Hannibal of Arstechnica writes “Last week, OS News published an analysis of IBM’s Cell-related patents. This article presents some of the information in the patents in an easily digestible format, but it has some serious flaws, as well. And I’m not talking about Cell-specific flaws, though there are those, but what appear to be problems with the author’s understanding of basic computer architecture.” Read On.. In the meantime, Nicholas Blachford explained a bit more his points on a sixth Cell article, and also wrote a rebuttal on Ars’ article.
Mr. Blachford,
Trying to pass guesses and hypothetical ramblings off as real technical journalism is bad form. The article was written in such a tone that you knew what you were talking about because you had studied the patents, and had knowledge of the PS3. In reality however, you were simply making guesses from made up (yes, imaginary numbers that came from your head) specifications extrapolated from a patent application. Remember that REAL theoretical performance is going to be different and not once do you make that apparent in your article. Instead spouting off incredible numbers as if they were true. Please admit to that.

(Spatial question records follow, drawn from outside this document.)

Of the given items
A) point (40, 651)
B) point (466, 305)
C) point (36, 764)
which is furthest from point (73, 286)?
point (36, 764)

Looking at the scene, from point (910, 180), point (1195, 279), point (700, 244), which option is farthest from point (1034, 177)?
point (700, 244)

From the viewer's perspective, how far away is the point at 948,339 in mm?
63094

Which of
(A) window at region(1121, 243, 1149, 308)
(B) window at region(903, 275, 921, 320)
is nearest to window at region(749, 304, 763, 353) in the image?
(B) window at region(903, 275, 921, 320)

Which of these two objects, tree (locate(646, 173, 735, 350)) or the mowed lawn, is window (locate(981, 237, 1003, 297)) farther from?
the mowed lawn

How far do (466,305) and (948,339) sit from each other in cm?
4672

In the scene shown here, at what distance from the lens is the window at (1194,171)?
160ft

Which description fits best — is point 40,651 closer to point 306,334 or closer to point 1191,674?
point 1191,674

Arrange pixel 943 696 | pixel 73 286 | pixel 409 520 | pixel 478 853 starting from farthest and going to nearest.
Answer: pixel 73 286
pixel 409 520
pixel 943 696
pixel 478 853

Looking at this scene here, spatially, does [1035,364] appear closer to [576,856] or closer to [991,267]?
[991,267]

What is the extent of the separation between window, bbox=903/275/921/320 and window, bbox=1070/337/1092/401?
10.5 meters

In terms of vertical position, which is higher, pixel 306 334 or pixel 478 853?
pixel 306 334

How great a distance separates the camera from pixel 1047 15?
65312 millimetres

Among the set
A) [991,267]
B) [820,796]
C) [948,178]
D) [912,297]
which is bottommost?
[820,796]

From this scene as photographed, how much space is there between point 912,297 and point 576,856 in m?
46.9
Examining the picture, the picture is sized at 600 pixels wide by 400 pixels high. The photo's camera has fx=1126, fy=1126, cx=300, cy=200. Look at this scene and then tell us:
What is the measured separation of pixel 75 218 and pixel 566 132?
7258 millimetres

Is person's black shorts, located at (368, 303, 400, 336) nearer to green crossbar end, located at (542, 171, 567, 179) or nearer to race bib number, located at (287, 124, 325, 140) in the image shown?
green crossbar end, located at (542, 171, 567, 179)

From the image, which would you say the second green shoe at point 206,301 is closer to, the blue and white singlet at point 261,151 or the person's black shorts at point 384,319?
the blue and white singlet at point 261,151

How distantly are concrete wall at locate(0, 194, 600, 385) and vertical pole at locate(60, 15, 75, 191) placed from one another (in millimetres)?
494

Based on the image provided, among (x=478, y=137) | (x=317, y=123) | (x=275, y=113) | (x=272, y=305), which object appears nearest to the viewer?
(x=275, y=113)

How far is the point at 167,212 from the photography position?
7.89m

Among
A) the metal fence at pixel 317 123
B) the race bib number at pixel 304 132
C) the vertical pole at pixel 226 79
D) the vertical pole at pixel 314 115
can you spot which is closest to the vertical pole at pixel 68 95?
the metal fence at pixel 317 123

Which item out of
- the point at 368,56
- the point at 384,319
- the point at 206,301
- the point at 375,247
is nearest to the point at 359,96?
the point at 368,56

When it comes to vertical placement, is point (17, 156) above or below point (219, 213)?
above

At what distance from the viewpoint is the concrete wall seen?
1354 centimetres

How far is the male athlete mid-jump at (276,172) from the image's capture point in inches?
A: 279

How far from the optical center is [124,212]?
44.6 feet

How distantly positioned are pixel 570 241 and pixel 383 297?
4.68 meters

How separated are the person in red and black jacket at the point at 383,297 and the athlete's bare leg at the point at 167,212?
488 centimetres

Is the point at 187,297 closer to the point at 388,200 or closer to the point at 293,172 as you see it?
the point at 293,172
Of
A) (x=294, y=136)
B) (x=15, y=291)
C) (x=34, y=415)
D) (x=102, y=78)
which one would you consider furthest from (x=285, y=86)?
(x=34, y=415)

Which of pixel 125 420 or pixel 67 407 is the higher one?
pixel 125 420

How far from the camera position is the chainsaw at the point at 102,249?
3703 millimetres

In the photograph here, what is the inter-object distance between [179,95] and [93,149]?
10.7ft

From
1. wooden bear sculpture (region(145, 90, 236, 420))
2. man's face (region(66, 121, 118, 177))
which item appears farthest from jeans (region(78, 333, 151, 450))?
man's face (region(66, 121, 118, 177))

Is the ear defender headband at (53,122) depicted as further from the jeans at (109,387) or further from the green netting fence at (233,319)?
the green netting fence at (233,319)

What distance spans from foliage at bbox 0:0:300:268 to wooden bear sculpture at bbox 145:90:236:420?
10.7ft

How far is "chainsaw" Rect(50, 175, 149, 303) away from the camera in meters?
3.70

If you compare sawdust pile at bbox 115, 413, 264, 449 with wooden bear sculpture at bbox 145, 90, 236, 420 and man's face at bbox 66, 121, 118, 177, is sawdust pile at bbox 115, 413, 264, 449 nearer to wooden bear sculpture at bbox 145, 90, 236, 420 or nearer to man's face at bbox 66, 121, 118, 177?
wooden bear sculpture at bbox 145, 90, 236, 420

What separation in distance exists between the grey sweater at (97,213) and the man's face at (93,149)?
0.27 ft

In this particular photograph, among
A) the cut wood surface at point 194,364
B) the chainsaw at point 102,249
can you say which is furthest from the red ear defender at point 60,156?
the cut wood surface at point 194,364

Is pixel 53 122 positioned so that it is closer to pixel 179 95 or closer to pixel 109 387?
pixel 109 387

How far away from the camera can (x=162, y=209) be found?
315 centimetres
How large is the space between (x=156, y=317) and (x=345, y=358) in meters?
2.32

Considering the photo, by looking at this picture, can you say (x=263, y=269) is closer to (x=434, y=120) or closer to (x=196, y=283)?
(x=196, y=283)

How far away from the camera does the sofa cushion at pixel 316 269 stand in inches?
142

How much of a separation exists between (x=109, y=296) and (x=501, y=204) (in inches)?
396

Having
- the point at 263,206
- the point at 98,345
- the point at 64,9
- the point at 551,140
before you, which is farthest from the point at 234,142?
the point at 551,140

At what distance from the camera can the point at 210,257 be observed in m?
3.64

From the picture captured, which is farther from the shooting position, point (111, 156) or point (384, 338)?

I’ll defer to Hannibal on all matters ppc…..
His “pedantic” rant? You’re far-out claims cried out for a hard-hitting fact check. You’re wrong, he’s right, life goes on.
As an artist, I am subjected to criticism on a daily basis – it took a while to get used to, but is now something I look forward to. If you’re to take on an “tech analyst” (just what we all need!) role, you sure as hell better have your facts straight – we avid readers of such matters are tired of mis-informed hacks – please don’t allow yourself to fall into that category.
Should get these guys some boxing gloves and have them go at it. Battle of the ego’s is all i can see here
This part:
Furthermore, the article is chock full of wild-eyed and completely unsubstantiated claims about exactly how much butt, precisely measured in kilograms and centimeters squared, that the Cell will kick, and how hard, measured in decibels, that the Cell will rock.
Made me giggle.
I’m of the opinion that, considering specs will be officially released on February, an speculative article is totally unnecesary and prone to be full of errors that will be shown the next month.
When I read Blachford’s article, many of his statements didn’t make much sense to me. Aren’t storage locations in a processor either caches or registers? So when you go around saying the Cell, which is a processor, won’t have any caches but will have RAM embedded in it, it will certainly raise many eyelids.
Quoting the conclusion of the article: “The first Cell based desktop computer will be the fastest desktop computer in the industry by a very large margin. Even high end multi-core x86s will not get close. Companies who produce microprocessors or DSPs are going to have a very hard time fighting the power a Cell will deliver. We have never seen a leap in performance like this before and I don’t expect we’ll ever see one again, It’ll send shock-waves through the entire industry and we’ll see big changes as a result.”
Come on Mr. Blachford, how could Hannibal’s critique come as a surprise given such speculative claims? Even if it would turn out to be true, it still wouldn’t be good journalism to state something like that long before actual products have seen the light of day (i.e. all readers may not have enough knowledge on the subject in question to differentiate between fact and fiction). While the intention of the article may have been good you should’ve left all that crap out, and maybe then it would’ve been much closer to your objective of summarizing the Cell in an easy-to-understand article. I understand it hurts a lot to be beaten upon in a front page article at the #1 tech news site, and maybe that was a bit over-the-top on Hannibal’s part, but you can’t really argue with his objections towards your article. In fact, without the many speculative claims in your article, I am sure he would’ve let any factual errors (whether true or in his opinion) in the article slip through without comment.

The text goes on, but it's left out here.